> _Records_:

============================================================

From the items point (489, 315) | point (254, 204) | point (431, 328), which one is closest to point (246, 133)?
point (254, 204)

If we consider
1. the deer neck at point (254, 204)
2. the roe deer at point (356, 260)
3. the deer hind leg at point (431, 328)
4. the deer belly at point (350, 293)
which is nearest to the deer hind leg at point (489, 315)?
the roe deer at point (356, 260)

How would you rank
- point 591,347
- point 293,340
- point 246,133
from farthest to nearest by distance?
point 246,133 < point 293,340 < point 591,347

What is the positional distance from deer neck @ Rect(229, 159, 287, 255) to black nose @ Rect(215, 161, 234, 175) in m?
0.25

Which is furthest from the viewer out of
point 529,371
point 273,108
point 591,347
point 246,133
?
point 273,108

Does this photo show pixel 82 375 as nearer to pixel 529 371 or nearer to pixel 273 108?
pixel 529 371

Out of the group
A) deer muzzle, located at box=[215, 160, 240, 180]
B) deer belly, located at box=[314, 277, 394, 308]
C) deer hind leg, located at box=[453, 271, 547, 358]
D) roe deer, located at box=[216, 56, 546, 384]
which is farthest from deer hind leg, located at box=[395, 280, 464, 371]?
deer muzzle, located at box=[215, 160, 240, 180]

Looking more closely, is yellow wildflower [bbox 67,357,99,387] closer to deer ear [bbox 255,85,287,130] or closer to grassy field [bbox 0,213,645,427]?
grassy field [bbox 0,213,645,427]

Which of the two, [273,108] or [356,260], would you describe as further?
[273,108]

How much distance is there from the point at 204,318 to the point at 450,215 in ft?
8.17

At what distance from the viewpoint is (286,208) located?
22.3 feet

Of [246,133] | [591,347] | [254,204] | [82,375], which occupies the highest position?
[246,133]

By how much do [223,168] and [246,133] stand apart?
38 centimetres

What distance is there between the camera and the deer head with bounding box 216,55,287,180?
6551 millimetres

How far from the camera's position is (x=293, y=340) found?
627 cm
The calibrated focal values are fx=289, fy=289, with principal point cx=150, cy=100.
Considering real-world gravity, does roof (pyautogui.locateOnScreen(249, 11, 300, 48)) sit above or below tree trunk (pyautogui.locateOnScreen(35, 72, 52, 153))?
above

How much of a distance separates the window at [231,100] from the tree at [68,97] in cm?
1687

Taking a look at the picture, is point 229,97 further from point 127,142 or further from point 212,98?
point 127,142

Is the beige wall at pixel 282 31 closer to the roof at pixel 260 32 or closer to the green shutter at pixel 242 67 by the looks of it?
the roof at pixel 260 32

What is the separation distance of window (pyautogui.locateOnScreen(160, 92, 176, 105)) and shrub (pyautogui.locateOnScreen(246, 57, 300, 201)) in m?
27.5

============================================================

> _Task_: Reproduce all of the records above word for word, keeping every line and answer unchanged.

> _Reply to the exercise_:
From the items point (489, 315) | point (254, 204) | point (431, 328), which one is closest to point (246, 133)?
point (254, 204)

If we consider
1. the deer neck at point (254, 204)
2. the roe deer at point (356, 260)
3. the deer hind leg at point (431, 328)
4. the deer belly at point (350, 293)
which is nearest to the deer hind leg at point (489, 315)?
the roe deer at point (356, 260)

How would you rank
- point 591,347
- point 293,340
- point 246,133
from farthest to nearest by distance?
point 246,133 < point 293,340 < point 591,347

What is the positional distance from deer neck @ Rect(229, 159, 287, 255) to black nose @ Rect(215, 161, 234, 175) in m?
0.25

Which is furthest from the viewer out of
point 529,371
point 273,108
point 591,347
point 246,133
?
point 273,108

Does this photo show pixel 82 375 as nearer to pixel 529 371 or nearer to pixel 273 108?
pixel 529 371

Out of the group
A) deer muzzle, located at box=[215, 160, 240, 180]
B) deer belly, located at box=[314, 277, 394, 308]
C) deer hind leg, located at box=[453, 271, 547, 358]
D) roe deer, located at box=[216, 56, 546, 384]
which is farthest from deer hind leg, located at box=[395, 280, 464, 371]?
deer muzzle, located at box=[215, 160, 240, 180]

Looking more closely, is yellow wildflower [bbox 67,357,99,387] closer to deer ear [bbox 255,85,287,130] or closer to grassy field [bbox 0,213,645,427]?
grassy field [bbox 0,213,645,427]

Which of the two, [273,108] or [356,260], would you describe as further?
[273,108]

How much distance is there from the point at 204,318 to the point at 450,215 in ft?
8.17

At what distance from the viewpoint is (286,208) located?
22.3 feet

Of [246,133] | [591,347] | [254,204] | [82,375], which occupies the highest position?
[246,133]

By how much do [223,168] and [246,133] stand apart?
38 centimetres

What distance is there between the camera and the deer head with bounding box 216,55,287,180?
6551 millimetres

How far from the camera's position is (x=293, y=340) found?
627 cm
The calibrated focal values are fx=289, fy=289, with principal point cx=150, cy=100.
Considering real-world gravity, does roof (pyautogui.locateOnScreen(249, 11, 300, 48)) sit above or below tree trunk (pyautogui.locateOnScreen(35, 72, 52, 153))?
above

How much of a distance separates the window at [231,100] from the tree at [68,97] in cm?
1687

Taking a look at the picture, is point 229,97 further from point 127,142 or further from point 212,98?
point 127,142

Is the beige wall at pixel 282 31 closer to the roof at pixel 260 32 or closer to the green shutter at pixel 242 67 by the looks of it?
the roof at pixel 260 32

What is the separation distance of window (pyautogui.locateOnScreen(160, 92, 176, 105)) and shrub (pyautogui.locateOnScreen(246, 57, 300, 201)) in m?
27.5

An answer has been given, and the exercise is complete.